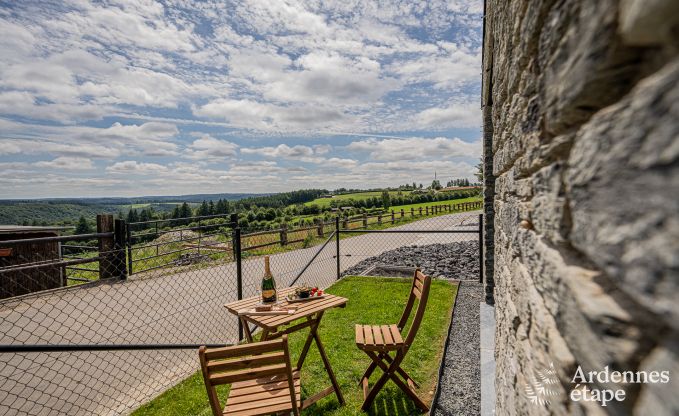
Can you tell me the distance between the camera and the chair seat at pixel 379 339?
3143 mm

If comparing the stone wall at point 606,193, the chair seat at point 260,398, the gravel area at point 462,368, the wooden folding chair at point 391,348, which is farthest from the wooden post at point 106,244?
the stone wall at point 606,193

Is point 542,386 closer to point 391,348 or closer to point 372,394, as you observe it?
point 391,348

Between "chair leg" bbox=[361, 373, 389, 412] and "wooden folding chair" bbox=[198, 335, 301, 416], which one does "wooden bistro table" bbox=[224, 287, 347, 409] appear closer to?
"chair leg" bbox=[361, 373, 389, 412]

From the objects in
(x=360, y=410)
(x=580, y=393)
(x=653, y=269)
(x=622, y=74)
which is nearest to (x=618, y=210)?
(x=653, y=269)

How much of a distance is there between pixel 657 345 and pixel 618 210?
220mm

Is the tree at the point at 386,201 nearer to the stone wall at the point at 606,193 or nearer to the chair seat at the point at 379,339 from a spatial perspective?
the chair seat at the point at 379,339

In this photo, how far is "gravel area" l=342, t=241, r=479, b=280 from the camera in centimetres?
864

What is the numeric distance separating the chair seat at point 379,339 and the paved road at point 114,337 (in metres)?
2.22

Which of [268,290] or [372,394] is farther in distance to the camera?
[268,290]

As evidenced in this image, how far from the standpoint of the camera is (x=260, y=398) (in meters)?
2.61

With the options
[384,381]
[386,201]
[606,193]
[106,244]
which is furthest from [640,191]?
[386,201]

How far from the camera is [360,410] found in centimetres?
321

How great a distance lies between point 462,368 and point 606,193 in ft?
12.4

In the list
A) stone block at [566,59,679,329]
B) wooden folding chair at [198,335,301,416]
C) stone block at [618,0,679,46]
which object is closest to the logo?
stone block at [566,59,679,329]
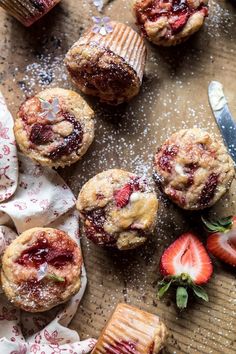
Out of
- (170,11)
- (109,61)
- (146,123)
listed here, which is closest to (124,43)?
(109,61)

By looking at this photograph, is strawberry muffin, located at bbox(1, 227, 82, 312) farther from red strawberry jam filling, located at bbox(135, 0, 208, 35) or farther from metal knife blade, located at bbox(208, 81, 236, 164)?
red strawberry jam filling, located at bbox(135, 0, 208, 35)

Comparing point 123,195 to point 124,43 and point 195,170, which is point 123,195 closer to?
point 195,170

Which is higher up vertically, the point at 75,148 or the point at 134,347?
the point at 75,148

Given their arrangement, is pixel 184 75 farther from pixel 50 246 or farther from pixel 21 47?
pixel 50 246

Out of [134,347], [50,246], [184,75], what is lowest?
[134,347]

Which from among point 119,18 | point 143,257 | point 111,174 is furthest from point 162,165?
point 119,18

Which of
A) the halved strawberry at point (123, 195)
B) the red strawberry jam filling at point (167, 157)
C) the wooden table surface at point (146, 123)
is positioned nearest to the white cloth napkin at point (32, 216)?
the wooden table surface at point (146, 123)

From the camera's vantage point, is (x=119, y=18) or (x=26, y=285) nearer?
(x=26, y=285)
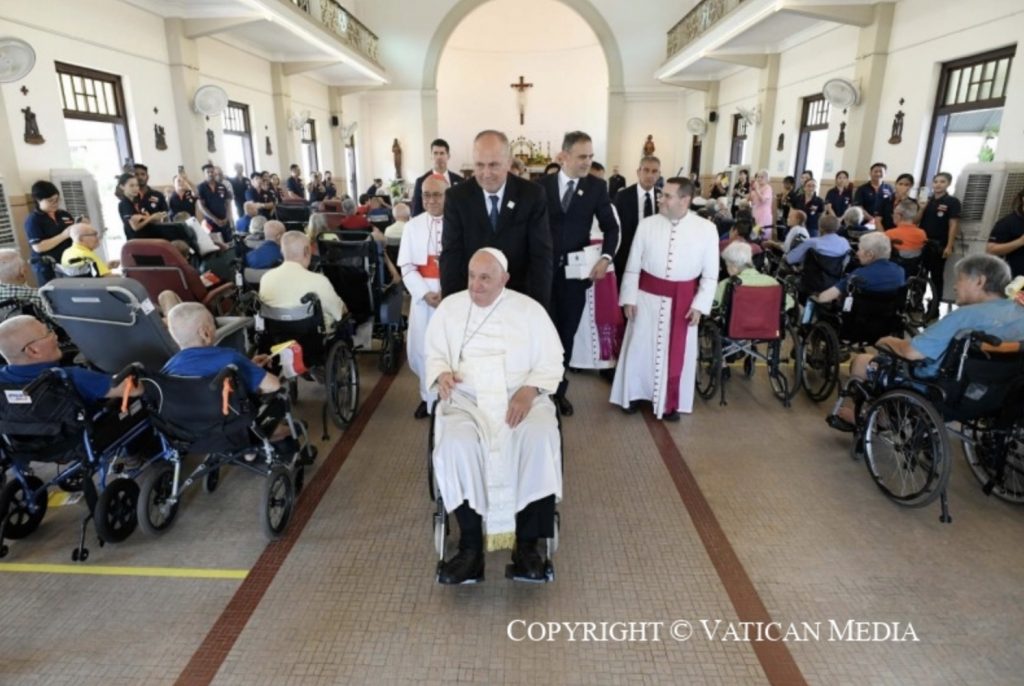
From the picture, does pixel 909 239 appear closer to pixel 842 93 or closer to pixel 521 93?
pixel 842 93

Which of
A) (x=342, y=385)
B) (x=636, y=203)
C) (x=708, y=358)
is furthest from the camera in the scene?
(x=636, y=203)

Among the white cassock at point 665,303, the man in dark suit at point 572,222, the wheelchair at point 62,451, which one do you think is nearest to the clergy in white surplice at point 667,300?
the white cassock at point 665,303

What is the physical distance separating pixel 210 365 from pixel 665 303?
7.88 feet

• [What needs to be done]
Copy out the records above word for word, from the first line through the last, and leave the pictures out of your copy.

• [Written reply]
Can you tell me the distance between the camera and the chair seat at pixel 379 339?
3143 mm

If comparing the stone wall at point 606,193, the chair seat at point 260,398, the gravel area at point 462,368, the wooden folding chair at point 391,348, which is farthest from the wooden post at point 106,244?
the stone wall at point 606,193

Is point 542,386 closer to point 391,348 or closer to point 372,394, as you observe it?
point 391,348

Between "chair leg" bbox=[361, 373, 389, 412] and "wooden folding chair" bbox=[198, 335, 301, 416], which one does "wooden bistro table" bbox=[224, 287, 347, 409] appear closer to?
"chair leg" bbox=[361, 373, 389, 412]

From the objects in
(x=360, y=410)
(x=580, y=393)
(x=653, y=269)
(x=622, y=74)
which is nearest to (x=618, y=210)?
(x=653, y=269)

How much of a distance is there between pixel 657 345 and pixel 618 210?
220mm

Is the tree at the point at 386,201 nearer to the stone wall at the point at 606,193 or nearer to the chair seat at the point at 379,339 from a spatial perspective?
the chair seat at the point at 379,339

In this photo, how far is "gravel area" l=342, t=241, r=479, b=280 from the camera in centimetres?
864

What is the numeric distance separating the chair seat at point 379,339 and the paved road at point 114,337 (in metres)?
2.22

Which of [268,290] or [372,394] is farther in distance to the camera?
[268,290]

As evidenced in this image, how far from the standpoint of the camera is (x=260, y=398) (in meters)?
2.61

With the options
[384,381]
[386,201]
[606,193]
[106,244]
which is furthest from [640,191]?
[386,201]

How far from the camera is [360,410] found in centimetres?
321

How great a distance lies between point 462,368 and point 606,193 in ft?
12.4

In the list
A) stone block at [566,59,679,329]
B) wooden folding chair at [198,335,301,416]
C) stone block at [618,0,679,46]
which object is closest to the logo?
stone block at [566,59,679,329]
Out of
- (170,11)
- (109,61)
- (146,123)
listed here, which is closest to (124,43)?
(109,61)

By looking at this photograph, is strawberry muffin, located at bbox(1, 227, 82, 312) farther from red strawberry jam filling, located at bbox(135, 0, 208, 35) or farther from metal knife blade, located at bbox(208, 81, 236, 164)?
red strawberry jam filling, located at bbox(135, 0, 208, 35)

Comparing point 123,195 to point 124,43 and point 195,170, which is point 123,195 closer to?
point 195,170

Which is higher up vertically, the point at 75,148 or the point at 134,347?
the point at 75,148

Given their arrangement, is pixel 184 75 farther from pixel 50 246 or farther from pixel 21 47?
pixel 50 246

Out of [134,347], [50,246], [184,75], what is lowest?
[134,347]

Which from among point 119,18 | point 143,257 | point 111,174 is furthest from point 162,165?
point 119,18

Which of
A) the halved strawberry at point (123, 195)
B) the red strawberry jam filling at point (167, 157)
C) the wooden table surface at point (146, 123)
is positioned nearest to the white cloth napkin at point (32, 216)?
the wooden table surface at point (146, 123)

From the camera's vantage point, is (x=119, y=18) or (x=26, y=285) nearer?
(x=26, y=285)
From the picture, does pixel 909 239 appear closer to pixel 842 93 or closer to pixel 521 93?
pixel 842 93

Which of
A) (x=342, y=385)
B) (x=636, y=203)
C) (x=708, y=358)
is furthest from the camera in the scene?
(x=636, y=203)

Among the white cassock at point 665,303, the man in dark suit at point 572,222, the wheelchair at point 62,451, which one do you think is nearest to the clergy in white surplice at point 667,300?
the white cassock at point 665,303

What is the physical distance separating pixel 210 365 from pixel 665 303?
7.88 feet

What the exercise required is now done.